Państwowy Instytut Wydawniczy wydał IV tom Witkacego „Listów do żony" (1936–1939). To ważne świadectwo duchowych rozterek wielkiego artysty, kronika jego burzliwego życia. To także historia małżeńskiej miłości, choć mąż i żona pozostawali wolni i robili, co chcieli.
Korespondencję przerwała samobójcza śmierć artysty 18 września 1939. Treść listów każe zrewidować tezę, że Witkacy odebrał sobie życie z powodu wkroczenia Armii Czerwonej do Polski. Z lektury wynika bowiem, że co parę dni zastanawiał się nad samobójstwem z powodu postępującego zniedołężnienia lub depresji. Żył przecież z portretowania, a tracił słuch i miał kłopoty ze wzrokiem. Nie mógł chodzić, a uwielbiał wędrówki górskie. Jego kłopoty zdrowotne można by mnożyć.
Nie lepiej było z psychiką. Załamał się z powodu ostrych konfliktów z kochankami. Nie miał z czego żyć, a ścigał go urząd skarbowy i odwiedzał komornik. Jak więc wyważyć powody ostatecznej decyzji?

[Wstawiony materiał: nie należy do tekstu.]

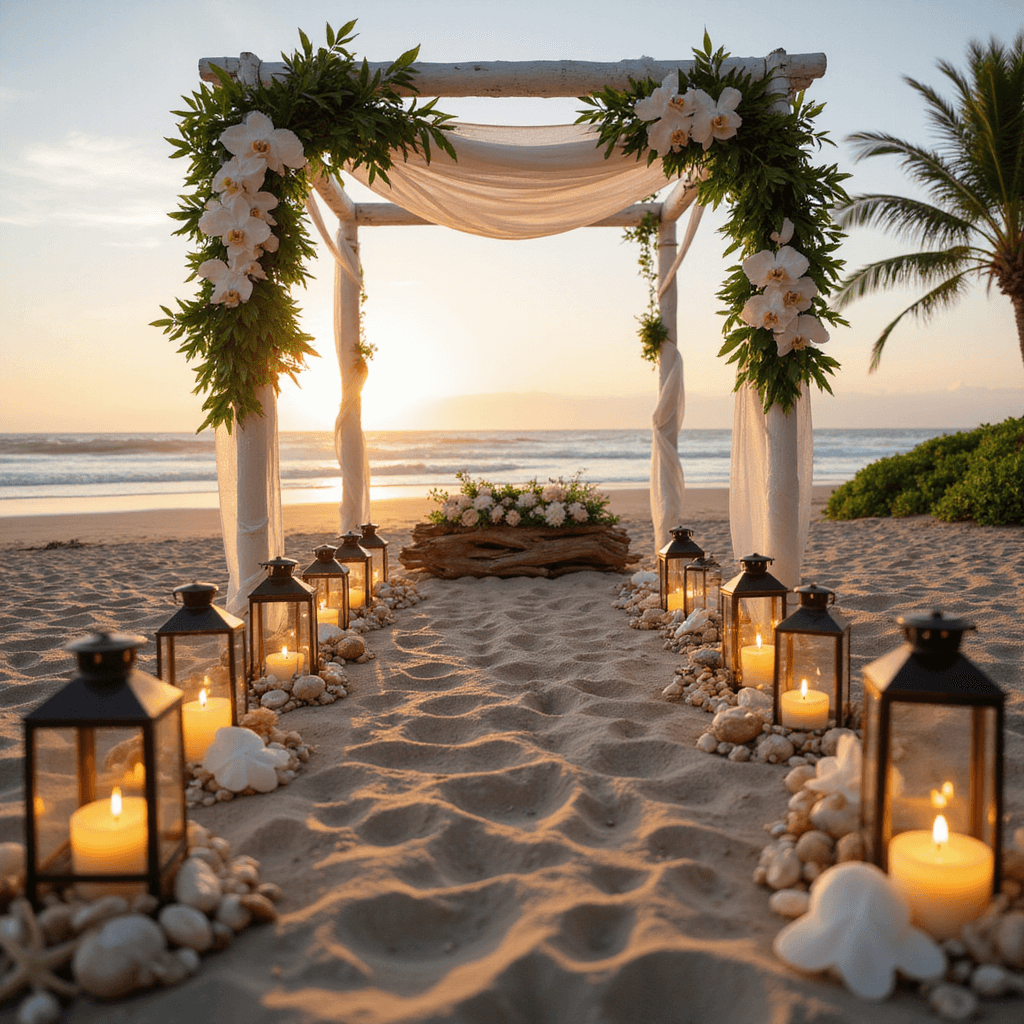 A beachfront sunset ceremony scene with a sandy aisle lined with hurricane lanterns, shells, and starfish. Wooden posts wrapped with monstera leaves and dendrobium orchids hold billowing gauzy fabric. Golden hour light casts shadows on the sand. A driftwood altar adorned with tropical flowers completes the scene.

Gdyby ktoś sfilmował IV tom korespondencji Witkacego, powstałoby kino akcji jak przeboje Quentina Tarantino. W 1936 roku uwiódł 17-letnią manikiurzystkę, narzeczoną zakopiańskiego fryzjera. Wybucha ogólnopolski skandal. Witkacy się załamuje, bo rzuca go wieloletnia kochanka Czesława Oknińska. Fryzjer grozi zemstą. Artysta miesiącami unika Zakopanego, znajomi doradzają pojedynek z fryzjerem. Witkacy po swojemu mści się na fryzjerze, wchodzi do jego zakładu i... każe się ogolić brzytwą.

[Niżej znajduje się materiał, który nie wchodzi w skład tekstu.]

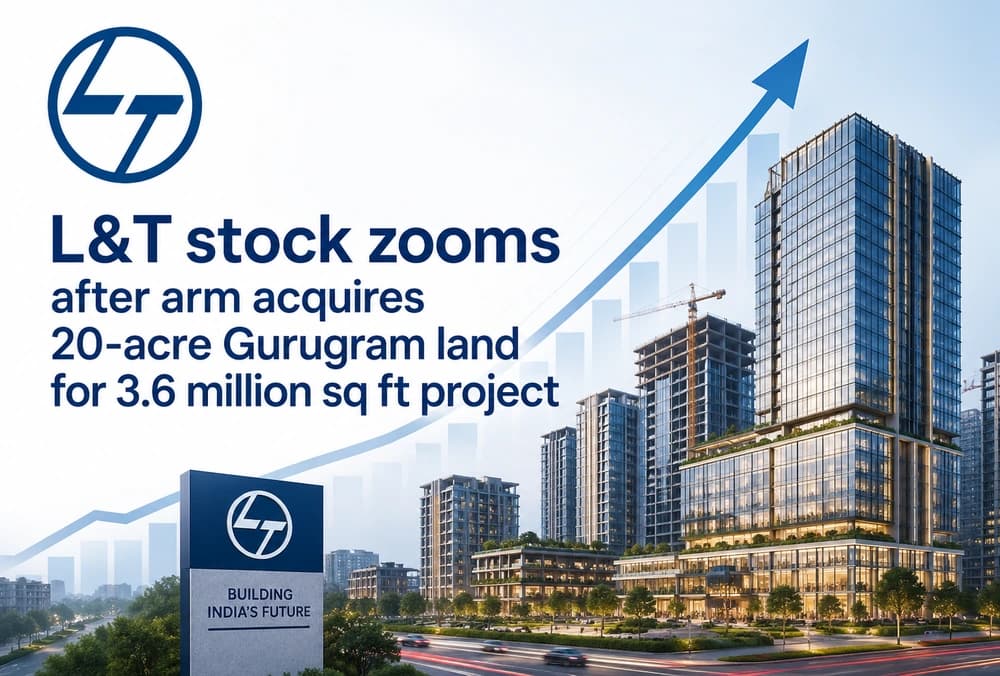 L&T स्टॉक में तेजी, सहायक कंपनी के 20 एकड़ गुरुग्राम जमीन 3.6 मिलियन वर्ग फुट प्रोजेक्ट के लिए खरीदने के बाद।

Porywa dziewczynę do Warszawy. Wynajmuje jej mieszkanie, stara się zrobić z niej filmową gwiazdę. Urodą Marii Zarotyńskiej, bo o nią chodzi, zachwyca się Władysław Tatarkiewicz. Zachowały się listy Witkacego do Marii. On ją kochał, ale kochał też Czesławę Oknińską i – jak najbardziej – żonę.